___ Records for this exercise

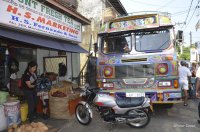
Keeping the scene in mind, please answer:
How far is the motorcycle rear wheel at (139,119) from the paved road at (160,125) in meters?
0.13

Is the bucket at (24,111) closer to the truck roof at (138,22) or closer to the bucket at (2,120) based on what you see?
the bucket at (2,120)

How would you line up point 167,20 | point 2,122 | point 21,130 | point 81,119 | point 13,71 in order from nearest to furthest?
point 21,130, point 2,122, point 81,119, point 167,20, point 13,71

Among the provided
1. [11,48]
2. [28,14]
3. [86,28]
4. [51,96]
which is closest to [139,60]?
[51,96]

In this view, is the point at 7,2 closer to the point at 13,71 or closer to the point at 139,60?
the point at 13,71

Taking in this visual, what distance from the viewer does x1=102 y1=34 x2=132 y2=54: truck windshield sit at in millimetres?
7781

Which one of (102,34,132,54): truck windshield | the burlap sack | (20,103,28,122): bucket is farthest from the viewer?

______

▶ _The problem_: Quote all of the entries above word for word, leaving out the pictures.

▶ _Solution for this exercise_:
Keeping the scene in mind, please answer:
How far is the motorcycle rear wheel at (139,119) from the paved road at (160,125) in meters?
0.13

Is the bucket at (24,111) closer to the truck roof at (138,22) or closer to the bucket at (2,120) based on what you see?
the bucket at (2,120)

How would you line up point 167,20 | point 2,122 | point 21,130 | point 81,119 | point 13,71 in order from nearest to furthest?
point 21,130, point 2,122, point 81,119, point 167,20, point 13,71

Among the provided
1. [11,48]
2. [28,14]
3. [86,28]
4. [51,96]
which is closest to [139,60]?
[51,96]

In this view, is the point at 7,2 closer to the point at 13,71 or closer to the point at 139,60?
the point at 13,71

Taking in this visual, what distance from the viewer does x1=102 y1=34 x2=132 y2=54: truck windshield sit at in millimetres?
7781

Which one of (102,34,132,54): truck windshield | the burlap sack | (20,103,28,122): bucket is farthest from the viewer?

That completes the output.